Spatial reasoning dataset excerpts
☆ ☆ ☆ ☆ ☆
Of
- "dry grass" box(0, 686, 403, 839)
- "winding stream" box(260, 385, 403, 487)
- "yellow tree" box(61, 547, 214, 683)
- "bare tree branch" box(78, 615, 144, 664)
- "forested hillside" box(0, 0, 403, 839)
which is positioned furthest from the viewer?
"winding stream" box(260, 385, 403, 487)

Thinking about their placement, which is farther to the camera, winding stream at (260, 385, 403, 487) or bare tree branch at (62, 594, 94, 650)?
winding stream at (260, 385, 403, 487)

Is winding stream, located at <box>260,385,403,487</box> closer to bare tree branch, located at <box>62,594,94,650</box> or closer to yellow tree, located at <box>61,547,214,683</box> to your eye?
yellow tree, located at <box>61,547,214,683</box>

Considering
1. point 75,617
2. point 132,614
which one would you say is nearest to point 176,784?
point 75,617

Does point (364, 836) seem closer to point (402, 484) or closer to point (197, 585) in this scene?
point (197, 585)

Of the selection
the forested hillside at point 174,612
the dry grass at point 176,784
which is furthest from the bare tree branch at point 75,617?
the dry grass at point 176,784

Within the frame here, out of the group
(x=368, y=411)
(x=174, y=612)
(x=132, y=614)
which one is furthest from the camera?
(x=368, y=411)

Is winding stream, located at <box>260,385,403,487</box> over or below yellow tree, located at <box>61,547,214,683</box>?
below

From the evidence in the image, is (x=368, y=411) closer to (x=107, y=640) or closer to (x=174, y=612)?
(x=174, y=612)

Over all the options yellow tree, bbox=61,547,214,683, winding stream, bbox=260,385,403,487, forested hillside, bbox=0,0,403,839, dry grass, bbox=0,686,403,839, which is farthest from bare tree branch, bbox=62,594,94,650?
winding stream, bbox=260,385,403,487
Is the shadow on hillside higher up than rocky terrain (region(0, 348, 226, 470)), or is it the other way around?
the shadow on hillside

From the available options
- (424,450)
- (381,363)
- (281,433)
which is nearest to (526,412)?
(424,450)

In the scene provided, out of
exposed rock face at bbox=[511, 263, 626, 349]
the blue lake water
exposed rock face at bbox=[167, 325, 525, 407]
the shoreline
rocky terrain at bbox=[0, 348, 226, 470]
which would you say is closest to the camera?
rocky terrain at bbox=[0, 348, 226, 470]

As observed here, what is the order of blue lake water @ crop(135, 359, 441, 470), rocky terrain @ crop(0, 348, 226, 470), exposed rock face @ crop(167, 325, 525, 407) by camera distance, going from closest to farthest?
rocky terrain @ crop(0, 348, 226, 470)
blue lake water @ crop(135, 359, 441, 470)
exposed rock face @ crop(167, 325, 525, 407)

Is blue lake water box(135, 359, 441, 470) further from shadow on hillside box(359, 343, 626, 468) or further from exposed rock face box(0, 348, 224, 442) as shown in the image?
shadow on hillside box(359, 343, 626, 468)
☆ ☆ ☆ ☆ ☆
■ YOUR INSTRUCTIONS
Reproduce the data verbatim from the line containing "Is blue lake" through the end of the data, including both of those lines.

■ SOLVED EXERCISE
Is blue lake water box(135, 359, 441, 470) further from shadow on hillside box(359, 343, 626, 468) or further from exposed rock face box(0, 348, 224, 442) as shown in the image?
shadow on hillside box(359, 343, 626, 468)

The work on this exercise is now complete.